Mijn fractie is een groot tegenstander van nadere formele criteria voor het kunnen opleggen van een voorlopige maatregel, evenals voor het niet-ontvankelijk verklaren van een klacht. Het is eigen aan de onafhankelijkheid van de rechter om klachten te beoordelen zoals hem of haar dat goeddunkt. Bovendien impliceren deze pleidooien dat het Hof zich nu te activistisch zou opstellen. Mijn fractie is van mening dat het Hof daar geen enkele aanleiding voor geeft, maar graag hoor ik het standpunt van de regering, met onderbouwing.

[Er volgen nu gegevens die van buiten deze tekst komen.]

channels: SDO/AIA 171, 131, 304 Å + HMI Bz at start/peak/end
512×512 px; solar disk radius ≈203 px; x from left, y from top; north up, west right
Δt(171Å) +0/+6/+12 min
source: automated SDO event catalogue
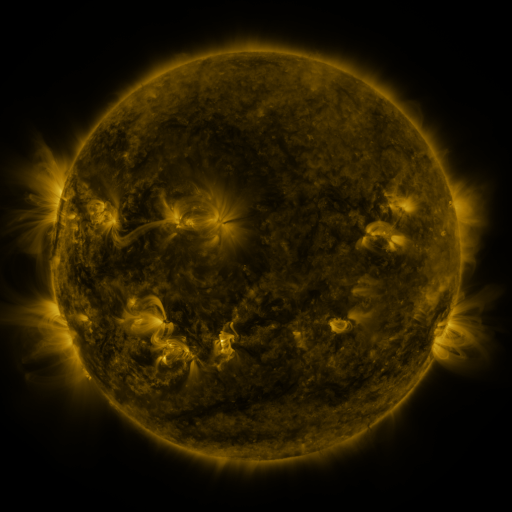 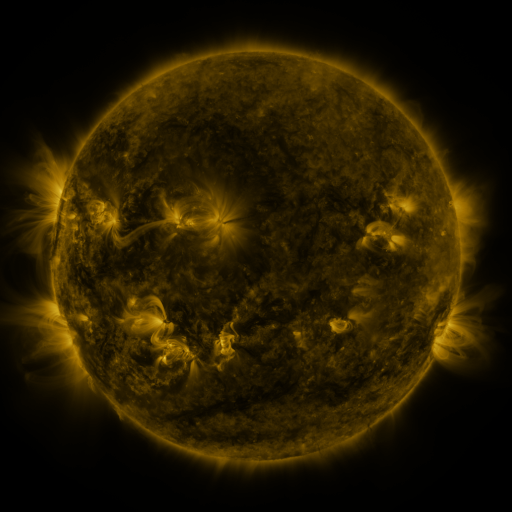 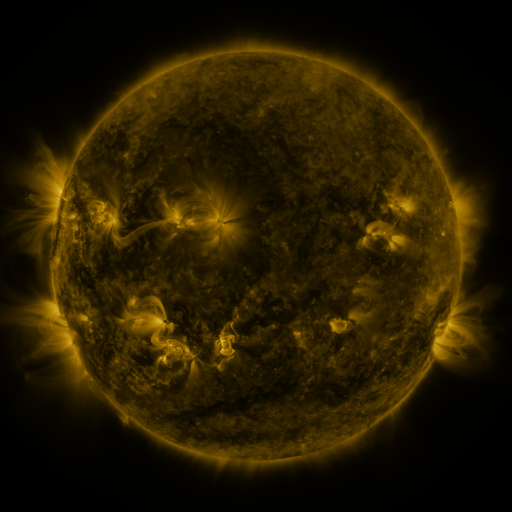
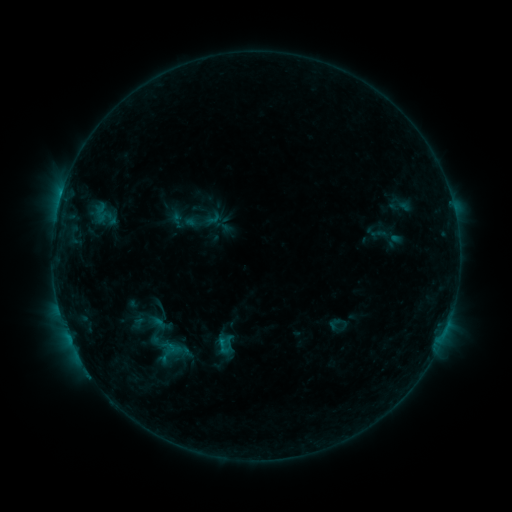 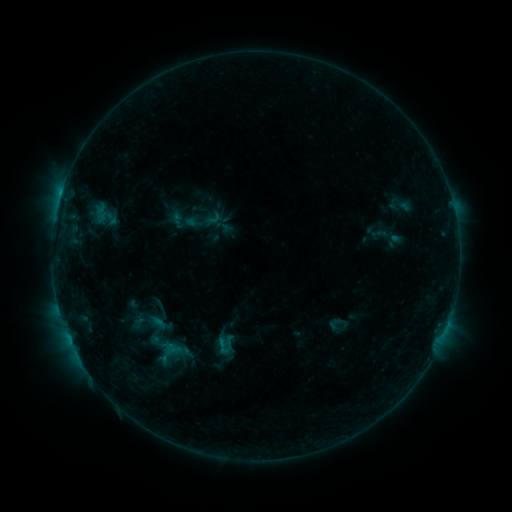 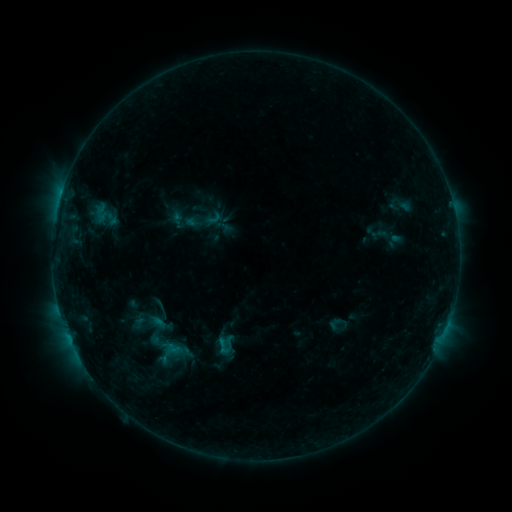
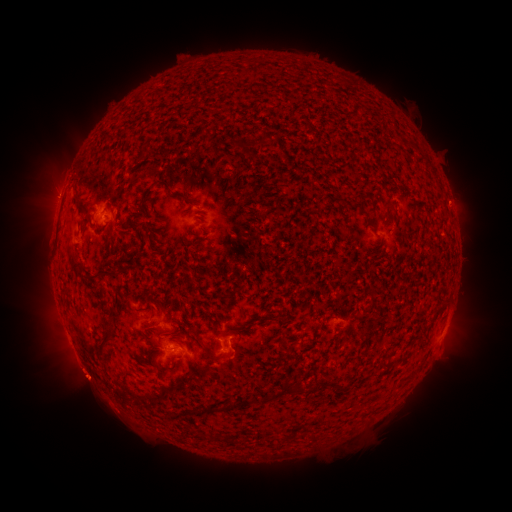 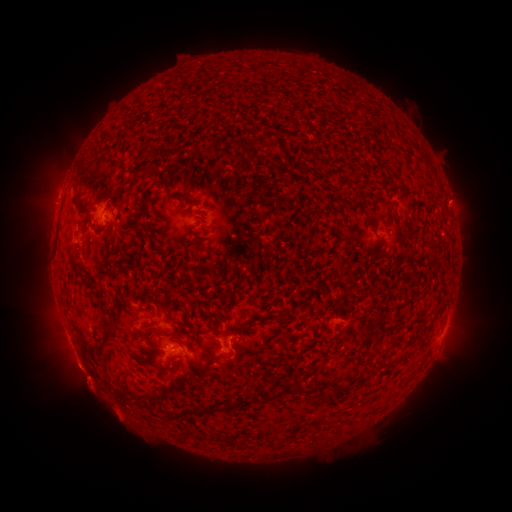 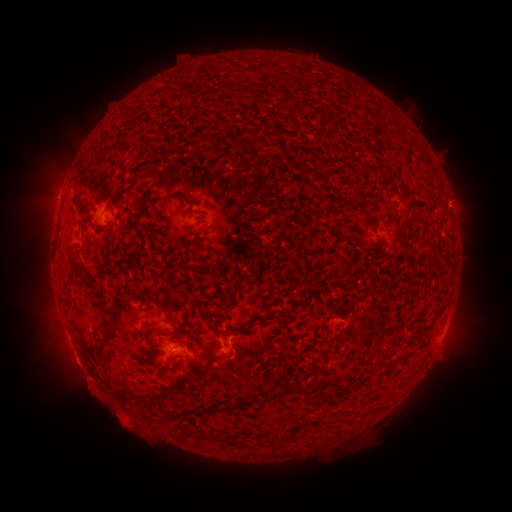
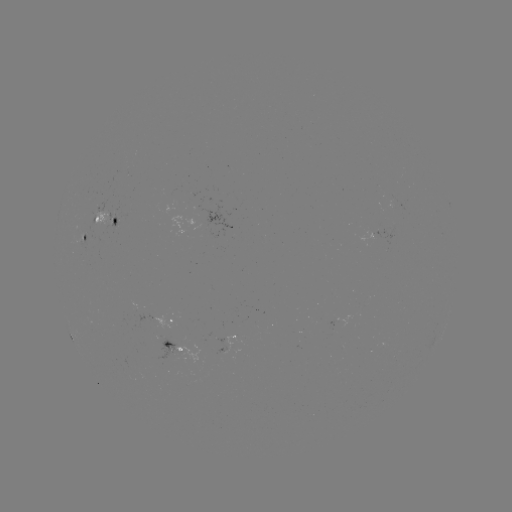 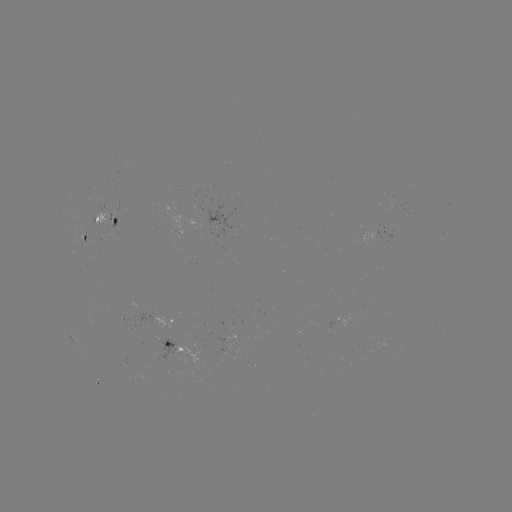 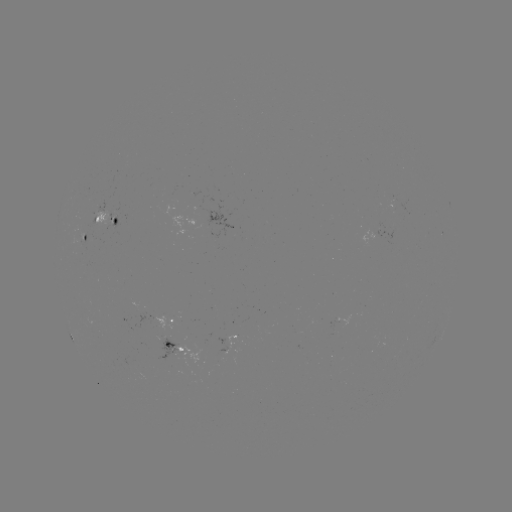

Interministeriële conferentie
De regering drukte zich in haar brief van oktober vorig jaar aanzienlijk genuanceerder uit dan in die van april vorig jaar. Betekent dit dat zij haar aanvankelijke appreciatie van de rechtspraak door het Hof impliciet heeft ingetrokken? Dit is in de ogen van mijn fractie cruciaal. Als het de regering menens is om in alle lidstaten van de Raad van Europa de mensenrechtenverdedigers te ondersteunen, dan zal het moeten ijveren voor behoud van een minimumniveau aan mensenrechten. Het Hof is daarbij de belangrijkste bondgenoot. Dat Nederland af en toe een beetje jeuk heeft van een enkele uitspraak over ons systeem, valt in het niet bij de ingrijpende veroordelingen die het Hof uitspreekt over schendingen die wij evenmin acceptabel vinden. Mijn fractie wil weten tot op welke hoogte Nederland de publiekelijk boud geformuleerde doelstellingen van het VK ten aanzien van het Hof ondersteunt. Graag een precieze uiteenzetting van de Nederlandse positie tijdens de onderhandelingen, en een stand van zaken in de voorbereiding op de conferentie van mei.  
Ook ten aanzien van de toetreding van de EU tot het EVRM lijkt het Verenigd Koninkrijk zand in de machine te strooien. Klopt deze indruk en zo ja, wat is daarop de Nederlandse reactie? De regering noemt de huiver van de niet EU lidstaten vanwege een dreigende blokvorming door de EU lidstaten. Zij zullen in meerderheid de rest altijd hun wil kunnen opleggen. Acht de regering deze angst reëel en zo ja, wat doet zij om deze weg te nemen?

Voorzitter,
Politici dragen een grote verantwoordelijkheid voor het gezag van het Hof. Dat gezag is nodig om de rechtsstatelijke waarborgen in de 47 lidstaten te kunnen afdwingen. Met het openlijk bekritiseren van het Hof verliest de Nederlandse regering de geloofwaardigheid om mensenrechtenschendingen in andere lidstaten aan de kaak te stellen.  De twee vraagstukken, werklast en inhoudelijke kritiek, vormen gezamenlijk een paradox. Enerzijds klaagt een groep mensen, waaronder politici over een gebrekkige legitimiteit van het Hof, anderzijds wordt het Hof nog steeds overstelpt met klachten. Zouden burgers zich massaal wenden tot een Hof dat ze niet geloofwaardig of gezagvol vinden? Voor het meten van de rechtsstaat lijkt ons niet het standpunt van overheden doorslaggevend, maar die van burgers die bescherming tegen deze overheden inroepen.